* _EXERCISE_: Every line of the material must be written out again unchanged.

RECORDS TO USE below:

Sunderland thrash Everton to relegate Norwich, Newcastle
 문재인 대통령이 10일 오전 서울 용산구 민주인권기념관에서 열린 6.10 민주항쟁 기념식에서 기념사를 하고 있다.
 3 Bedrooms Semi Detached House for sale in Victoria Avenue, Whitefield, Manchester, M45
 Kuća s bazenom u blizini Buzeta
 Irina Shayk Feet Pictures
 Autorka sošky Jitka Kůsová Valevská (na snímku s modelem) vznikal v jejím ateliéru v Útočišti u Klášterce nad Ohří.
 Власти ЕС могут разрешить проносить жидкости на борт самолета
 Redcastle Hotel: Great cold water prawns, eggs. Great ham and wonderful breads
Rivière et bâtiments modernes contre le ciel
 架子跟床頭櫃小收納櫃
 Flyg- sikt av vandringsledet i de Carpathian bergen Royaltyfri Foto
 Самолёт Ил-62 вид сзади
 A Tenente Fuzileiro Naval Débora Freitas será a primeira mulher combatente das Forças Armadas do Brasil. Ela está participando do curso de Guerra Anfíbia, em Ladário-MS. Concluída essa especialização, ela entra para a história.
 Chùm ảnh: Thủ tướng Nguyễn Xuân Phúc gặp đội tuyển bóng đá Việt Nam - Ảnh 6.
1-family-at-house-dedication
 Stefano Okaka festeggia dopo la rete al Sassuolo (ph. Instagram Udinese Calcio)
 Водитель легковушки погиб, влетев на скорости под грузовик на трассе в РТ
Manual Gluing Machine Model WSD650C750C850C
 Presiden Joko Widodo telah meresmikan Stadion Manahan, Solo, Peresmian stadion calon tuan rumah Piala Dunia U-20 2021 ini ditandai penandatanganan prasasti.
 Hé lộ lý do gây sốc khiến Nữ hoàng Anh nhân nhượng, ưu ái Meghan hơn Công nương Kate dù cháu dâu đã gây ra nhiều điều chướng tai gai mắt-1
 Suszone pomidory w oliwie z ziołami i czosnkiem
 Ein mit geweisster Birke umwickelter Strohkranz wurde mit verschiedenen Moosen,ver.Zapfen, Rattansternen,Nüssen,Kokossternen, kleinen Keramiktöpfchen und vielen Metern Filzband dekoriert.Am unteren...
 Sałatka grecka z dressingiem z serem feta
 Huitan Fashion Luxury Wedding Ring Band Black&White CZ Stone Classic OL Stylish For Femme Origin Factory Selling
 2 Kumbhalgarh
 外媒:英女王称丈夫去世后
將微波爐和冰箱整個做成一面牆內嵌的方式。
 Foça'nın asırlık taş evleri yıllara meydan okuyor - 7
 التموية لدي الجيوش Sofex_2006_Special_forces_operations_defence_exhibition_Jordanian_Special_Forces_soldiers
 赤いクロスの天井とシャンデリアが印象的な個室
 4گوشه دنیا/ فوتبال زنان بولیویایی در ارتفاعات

End of RECORDS TO USE.

* _EXERCISE OUTPUT_:
Sunderland thrash Everton to relegate Norwich, Newcastle
 문재인 대통령이 10일 오전 서울 용산구 민주인권기념관에서 열린 6.10 민주항쟁 기념식에서 기념사를 하고 있다.
 3 Bedrooms Semi Detached House for sale in Victoria Avenue, Whitefield, Manchester, M45
 Kuća s bazenom u blizini Buzeta
 Irina Shayk Feet Pictures
 Autorka sošky Jitka Kůsová Valevská (na snímku s modelem) vznikal v jejím ateliéru v Útočišti u Klášterce nad Ohří.
 Власти ЕС могут разрешить проносить жидкости на борт самолета
 Redcastle Hotel: Great cold water prawns, eggs. Great ham and wonderful breads
Rivière et bâtiments modernes contre le ciel
 架子跟床頭櫃小收納櫃
 Flyg- sikt av vandringsledet i de Carpathian bergen Royaltyfri Foto
 Самолёт Ил-62 вид сзади
 A Tenente Fuzileiro Naval Débora Freitas será a primeira mulher combatente das Forças Armadas do Brasil. Ela está participando do curso de Guerra Anfíbia, em Ladário-MS. Concluída essa especialização, ela entra para a história.
 Chùm ảnh: Thủ tướng Nguyễn Xuân Phúc gặp đội tuyển bóng đá Việt Nam - Ảnh 6.
1-family-at-house-dedication
 Stefano Okaka festeggia dopo la rete al Sassuolo (ph. Instagram Udinese Calcio)
 Водитель легковушки погиб, влетев на скорости под грузовик на трассе в РТ
Manual Gluing Machine Model WSD650C750C850C
 Presiden Joko Widodo telah meresmikan Stadion Manahan, Solo, Peresmian stadion calon tuan rumah Piala Dunia U-20 2021 ini ditandai penandatanganan prasasti.
 Hé lộ lý do gây sốc khiến Nữ hoàng Anh nhân nhượng, ưu ái Meghan hơn Công nương Kate dù cháu dâu đã gây ra nhiều điều chướng tai gai mắt-1
 Suszone pomidory w oliwie z ziołami i czosnkiem
 Ein mit geweisster Birke umwickelter Strohkranz wurde mit verschiedenen Moosen,ver.Zapfen, Rattansternen,Nüssen,Kokossternen, kleinen Keramiktöpfchen und vielen Metern Filzband dekoriert.Am unteren...
 Sałatka grecka z dressingiem z serem feta
 Huitan Fashion Luxury Wedding Ring Band Black&White CZ Stone Classic OL Stylish For Femme Origin Factory Selling
 2 Kumbhalgarh
 外媒:英女王称丈夫去世后
將微波爐和冰箱整個做成一面牆內嵌的方式。
 Foça'nın asırlık taş evleri yıllara meydan okuyor - 7
 التموية لدي الجيوش Sofex_2006_Special_forces_operations_defence_exhibition_Jordanian_Special_Forces_soldiers
 赤いクロスの天井とシャンデリアが印象的な個室
 4گوشه دنیا/ فوتبال زنان بولیویایی در ارتفاعات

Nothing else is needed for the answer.